**RECORDS TO USE**

----------------

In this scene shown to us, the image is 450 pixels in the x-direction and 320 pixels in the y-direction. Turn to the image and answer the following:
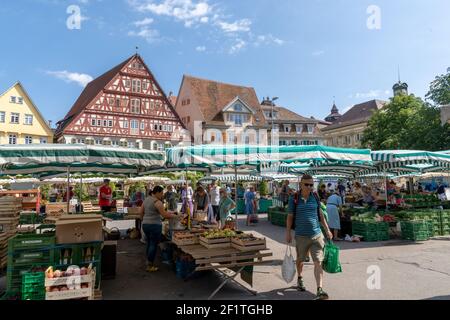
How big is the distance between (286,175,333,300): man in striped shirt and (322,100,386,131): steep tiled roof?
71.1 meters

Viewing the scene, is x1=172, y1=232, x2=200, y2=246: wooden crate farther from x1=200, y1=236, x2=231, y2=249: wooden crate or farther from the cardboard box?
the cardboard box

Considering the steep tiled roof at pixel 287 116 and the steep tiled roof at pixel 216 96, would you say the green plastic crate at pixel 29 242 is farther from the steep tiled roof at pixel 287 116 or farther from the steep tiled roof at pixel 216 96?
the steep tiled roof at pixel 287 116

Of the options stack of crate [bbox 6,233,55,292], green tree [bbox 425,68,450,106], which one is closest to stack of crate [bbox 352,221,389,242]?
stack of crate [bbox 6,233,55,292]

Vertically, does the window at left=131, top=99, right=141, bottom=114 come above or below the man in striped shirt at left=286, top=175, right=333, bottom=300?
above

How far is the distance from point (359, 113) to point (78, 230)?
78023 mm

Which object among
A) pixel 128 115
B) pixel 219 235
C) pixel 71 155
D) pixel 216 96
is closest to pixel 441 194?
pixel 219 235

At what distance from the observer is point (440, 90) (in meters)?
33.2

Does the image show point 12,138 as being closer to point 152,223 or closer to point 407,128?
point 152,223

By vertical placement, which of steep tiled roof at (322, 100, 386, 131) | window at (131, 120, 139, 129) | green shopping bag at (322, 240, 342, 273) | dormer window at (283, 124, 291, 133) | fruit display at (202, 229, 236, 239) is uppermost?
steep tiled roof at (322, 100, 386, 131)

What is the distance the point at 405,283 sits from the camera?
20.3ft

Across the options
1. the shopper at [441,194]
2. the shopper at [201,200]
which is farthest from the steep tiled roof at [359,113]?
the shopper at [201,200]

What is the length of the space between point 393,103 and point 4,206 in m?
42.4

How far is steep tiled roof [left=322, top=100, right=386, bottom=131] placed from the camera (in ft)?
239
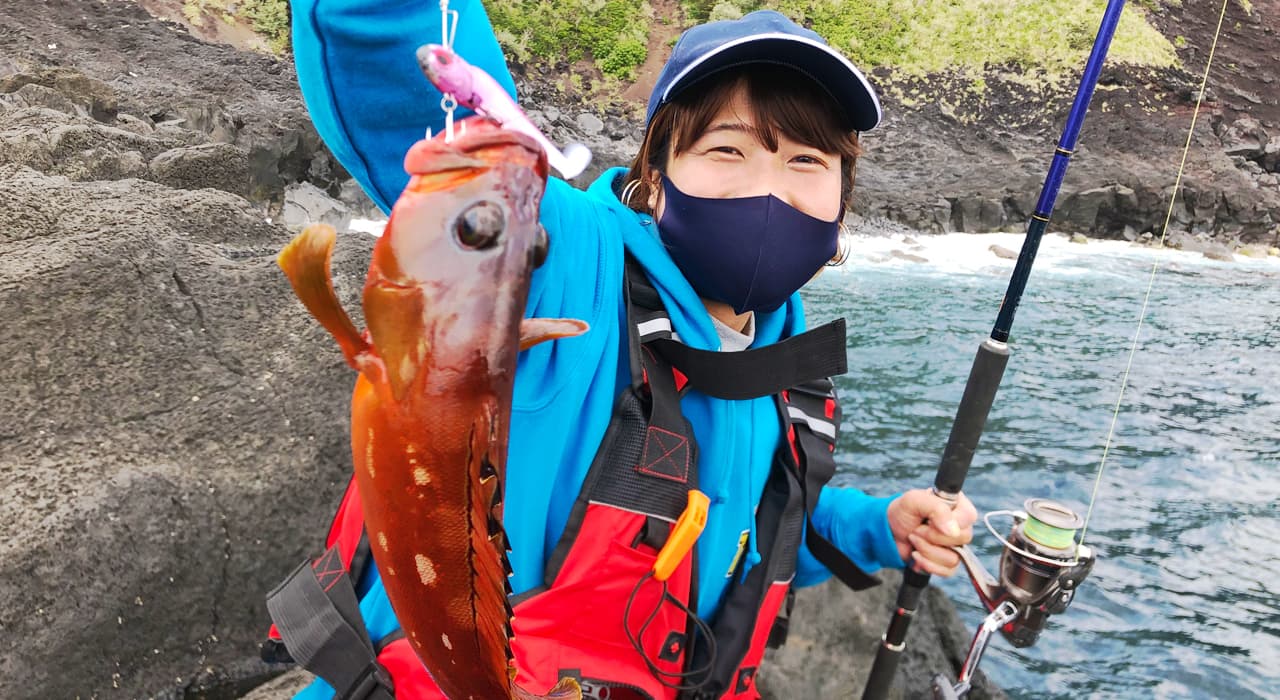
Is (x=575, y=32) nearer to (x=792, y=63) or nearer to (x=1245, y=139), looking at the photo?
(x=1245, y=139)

----------------

**EXERCISE DETAILS**
Could you edit the entries above so that every "wooden crate" reads "wooden pallet", with everything else unchanged? Leave the pictures out of your answer.

**EXERCISE OUTPUT**
In this scene shown to us, the image is 450 pixels in the x-direction and 320 pixels in the y-direction. Turn to the image and answer the following:
How big is the distance between (286,175,333,300): man in striped shirt and (322,100,386,131): steep tiled roof?
71.1 meters

Viewing the scene, is x1=172, y1=232, x2=200, y2=246: wooden pallet farther from x1=200, y1=236, x2=231, y2=249: wooden pallet or farther from the cardboard box?
the cardboard box

Considering the steep tiled roof at pixel 287 116 and the steep tiled roof at pixel 216 96, would you say the green plastic crate at pixel 29 242 is farther from the steep tiled roof at pixel 287 116 or farther from the steep tiled roof at pixel 216 96?
the steep tiled roof at pixel 287 116

Of the options stack of crate [bbox 6,233,55,292], green tree [bbox 425,68,450,106], which one is closest to stack of crate [bbox 352,221,389,242]?
stack of crate [bbox 6,233,55,292]

Vertically, does the window at left=131, top=99, right=141, bottom=114 come above or below the man in striped shirt at left=286, top=175, right=333, bottom=300?
above

How far is the distance from point (359, 113) to point (78, 230)?
78023 mm

Which object among
A) pixel 128 115
B) pixel 219 235
C) pixel 71 155
D) pixel 216 96
is closest to pixel 441 194?
pixel 219 235

At what distance from the observer is point (440, 90) (in meters)?
33.2

Does the image show point 12,138 as being closer to point 152,223 or closer to point 407,128?
point 152,223

By vertical placement, which of steep tiled roof at (322, 100, 386, 131) | window at (131, 120, 139, 129) | green shopping bag at (322, 240, 342, 273) | dormer window at (283, 124, 291, 133) | fruit display at (202, 229, 236, 239) is uppermost?
steep tiled roof at (322, 100, 386, 131)

What is the distance the point at 405,283 sits from the camera?
20.3ft

Across the options
1. the shopper at [441,194]
2. the shopper at [201,200]
which is farthest from the steep tiled roof at [359,113]?
the shopper at [201,200]

What is the length of the space between point 393,103 and point 4,206 in m?
42.4

How far is steep tiled roof [left=322, top=100, right=386, bottom=131] placed from the camera (in ft)?
239
Is (x=575, y=32) nearer to (x=792, y=63) or nearer to (x=1245, y=139), looking at the photo?
(x=1245, y=139)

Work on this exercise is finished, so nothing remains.